Records from a data source

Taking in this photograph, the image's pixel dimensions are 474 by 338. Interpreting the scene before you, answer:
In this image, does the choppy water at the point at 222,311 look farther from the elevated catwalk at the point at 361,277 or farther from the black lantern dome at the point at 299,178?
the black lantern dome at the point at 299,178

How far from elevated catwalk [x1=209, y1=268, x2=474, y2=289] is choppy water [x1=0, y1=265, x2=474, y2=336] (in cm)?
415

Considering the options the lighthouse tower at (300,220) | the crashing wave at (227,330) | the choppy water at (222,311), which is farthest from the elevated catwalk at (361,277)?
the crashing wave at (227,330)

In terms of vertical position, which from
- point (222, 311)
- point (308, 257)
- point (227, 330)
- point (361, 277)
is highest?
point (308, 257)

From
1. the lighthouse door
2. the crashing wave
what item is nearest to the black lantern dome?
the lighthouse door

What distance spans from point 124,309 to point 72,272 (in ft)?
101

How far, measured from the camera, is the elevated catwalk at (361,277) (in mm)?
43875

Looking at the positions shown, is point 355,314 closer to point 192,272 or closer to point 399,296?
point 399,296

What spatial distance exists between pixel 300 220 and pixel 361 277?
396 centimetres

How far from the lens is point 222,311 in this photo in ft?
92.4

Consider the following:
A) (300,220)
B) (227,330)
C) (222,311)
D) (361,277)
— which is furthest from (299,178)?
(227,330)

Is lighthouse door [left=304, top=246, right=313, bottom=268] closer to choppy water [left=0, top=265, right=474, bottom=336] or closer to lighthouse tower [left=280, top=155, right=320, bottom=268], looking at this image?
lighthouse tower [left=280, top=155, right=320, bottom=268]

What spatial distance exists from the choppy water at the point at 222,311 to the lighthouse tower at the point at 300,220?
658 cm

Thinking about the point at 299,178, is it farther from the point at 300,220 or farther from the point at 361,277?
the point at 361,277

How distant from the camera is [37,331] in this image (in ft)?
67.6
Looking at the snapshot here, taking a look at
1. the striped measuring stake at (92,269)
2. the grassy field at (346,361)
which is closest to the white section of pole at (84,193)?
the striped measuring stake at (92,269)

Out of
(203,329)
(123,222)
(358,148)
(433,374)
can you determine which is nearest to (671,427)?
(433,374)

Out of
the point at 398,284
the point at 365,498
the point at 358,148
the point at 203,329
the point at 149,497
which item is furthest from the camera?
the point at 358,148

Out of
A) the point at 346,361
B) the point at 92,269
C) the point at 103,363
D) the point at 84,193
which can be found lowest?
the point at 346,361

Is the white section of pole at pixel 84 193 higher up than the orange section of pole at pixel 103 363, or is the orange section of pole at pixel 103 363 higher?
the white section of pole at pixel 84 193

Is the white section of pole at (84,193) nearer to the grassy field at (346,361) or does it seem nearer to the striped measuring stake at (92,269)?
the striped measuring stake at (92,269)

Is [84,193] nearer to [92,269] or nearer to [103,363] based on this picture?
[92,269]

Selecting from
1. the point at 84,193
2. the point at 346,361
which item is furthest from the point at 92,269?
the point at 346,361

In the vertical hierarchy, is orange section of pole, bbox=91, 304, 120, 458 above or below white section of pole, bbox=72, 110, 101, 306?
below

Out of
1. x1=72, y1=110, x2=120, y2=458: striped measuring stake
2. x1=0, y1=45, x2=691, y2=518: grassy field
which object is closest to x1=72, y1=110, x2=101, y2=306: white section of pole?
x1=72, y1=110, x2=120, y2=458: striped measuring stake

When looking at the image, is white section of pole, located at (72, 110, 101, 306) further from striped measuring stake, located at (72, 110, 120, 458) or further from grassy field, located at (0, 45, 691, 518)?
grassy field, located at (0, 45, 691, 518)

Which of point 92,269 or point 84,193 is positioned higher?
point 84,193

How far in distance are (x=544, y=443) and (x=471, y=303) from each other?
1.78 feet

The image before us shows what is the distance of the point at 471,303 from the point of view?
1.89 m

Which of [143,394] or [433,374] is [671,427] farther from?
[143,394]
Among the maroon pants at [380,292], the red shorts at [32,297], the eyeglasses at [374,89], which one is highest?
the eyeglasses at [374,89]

---

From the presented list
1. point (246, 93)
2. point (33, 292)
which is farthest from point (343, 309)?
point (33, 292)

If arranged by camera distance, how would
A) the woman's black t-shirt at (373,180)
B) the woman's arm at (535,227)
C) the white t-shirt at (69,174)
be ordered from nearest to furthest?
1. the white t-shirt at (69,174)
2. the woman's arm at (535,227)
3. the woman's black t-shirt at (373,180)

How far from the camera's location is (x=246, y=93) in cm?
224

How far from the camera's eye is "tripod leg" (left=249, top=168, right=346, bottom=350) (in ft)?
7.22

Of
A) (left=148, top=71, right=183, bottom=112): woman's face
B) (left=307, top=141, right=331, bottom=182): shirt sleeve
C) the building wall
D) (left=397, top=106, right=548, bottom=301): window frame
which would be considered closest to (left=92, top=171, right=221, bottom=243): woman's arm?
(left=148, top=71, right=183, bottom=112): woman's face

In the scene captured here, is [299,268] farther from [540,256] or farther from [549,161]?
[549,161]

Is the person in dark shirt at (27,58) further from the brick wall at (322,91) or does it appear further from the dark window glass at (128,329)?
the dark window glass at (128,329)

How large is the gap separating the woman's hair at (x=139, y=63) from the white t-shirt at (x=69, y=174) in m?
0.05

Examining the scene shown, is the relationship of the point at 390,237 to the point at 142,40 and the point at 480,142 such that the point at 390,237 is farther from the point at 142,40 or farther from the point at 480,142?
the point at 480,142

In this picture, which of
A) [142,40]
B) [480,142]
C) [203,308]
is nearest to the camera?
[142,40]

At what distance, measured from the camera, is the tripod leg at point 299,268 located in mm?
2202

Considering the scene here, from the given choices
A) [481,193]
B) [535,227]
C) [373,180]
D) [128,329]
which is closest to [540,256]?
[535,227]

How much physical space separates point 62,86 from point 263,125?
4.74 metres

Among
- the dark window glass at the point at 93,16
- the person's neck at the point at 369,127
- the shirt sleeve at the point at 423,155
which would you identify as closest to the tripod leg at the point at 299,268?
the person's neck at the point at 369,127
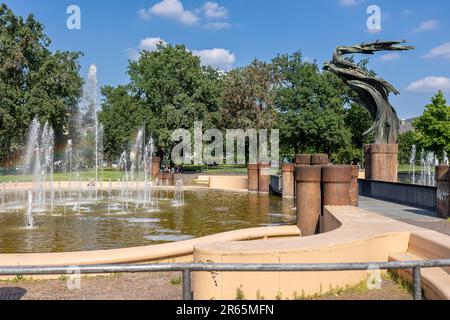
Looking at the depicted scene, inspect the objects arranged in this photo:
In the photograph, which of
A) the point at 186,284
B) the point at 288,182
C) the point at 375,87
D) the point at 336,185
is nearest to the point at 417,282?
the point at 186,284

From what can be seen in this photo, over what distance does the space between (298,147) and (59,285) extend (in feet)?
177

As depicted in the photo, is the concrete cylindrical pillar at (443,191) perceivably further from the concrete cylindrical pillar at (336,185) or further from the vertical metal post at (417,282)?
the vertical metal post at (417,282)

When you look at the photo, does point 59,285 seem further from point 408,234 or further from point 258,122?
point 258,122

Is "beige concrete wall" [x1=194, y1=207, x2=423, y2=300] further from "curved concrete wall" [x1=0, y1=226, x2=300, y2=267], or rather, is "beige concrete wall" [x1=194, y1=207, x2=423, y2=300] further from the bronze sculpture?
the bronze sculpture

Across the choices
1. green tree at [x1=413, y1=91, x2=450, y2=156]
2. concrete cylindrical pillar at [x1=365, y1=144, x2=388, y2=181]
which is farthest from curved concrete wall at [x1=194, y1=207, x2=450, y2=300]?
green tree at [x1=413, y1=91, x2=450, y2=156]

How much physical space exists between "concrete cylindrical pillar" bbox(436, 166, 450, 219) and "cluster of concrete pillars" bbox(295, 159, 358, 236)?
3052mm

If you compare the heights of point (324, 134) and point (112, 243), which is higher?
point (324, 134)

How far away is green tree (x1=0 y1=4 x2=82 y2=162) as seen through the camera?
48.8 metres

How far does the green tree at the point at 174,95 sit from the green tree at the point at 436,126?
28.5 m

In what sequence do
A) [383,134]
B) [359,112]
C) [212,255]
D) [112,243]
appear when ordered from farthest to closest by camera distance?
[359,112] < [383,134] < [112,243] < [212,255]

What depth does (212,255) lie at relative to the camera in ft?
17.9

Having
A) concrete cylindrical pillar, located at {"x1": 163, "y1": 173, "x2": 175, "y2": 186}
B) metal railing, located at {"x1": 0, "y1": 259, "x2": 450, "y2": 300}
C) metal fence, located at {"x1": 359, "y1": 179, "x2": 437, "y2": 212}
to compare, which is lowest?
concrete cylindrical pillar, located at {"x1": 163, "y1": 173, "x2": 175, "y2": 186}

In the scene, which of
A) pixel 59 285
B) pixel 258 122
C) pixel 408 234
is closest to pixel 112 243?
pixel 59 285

TO BE DONE - Repeat the lines of the items above, starting at the line that contains "Taking in this" and ending at the line that contains "In this image, does", with both of those lines included.

ANSWER TO THE PROBLEM -
Taking in this photograph, the image's pixel dimensions are 474 by 338. Interpreting the scene before you, answer:
In this image, does the choppy water at the point at 222,311 look farther from the elevated catwalk at the point at 361,277 or farther from the black lantern dome at the point at 299,178?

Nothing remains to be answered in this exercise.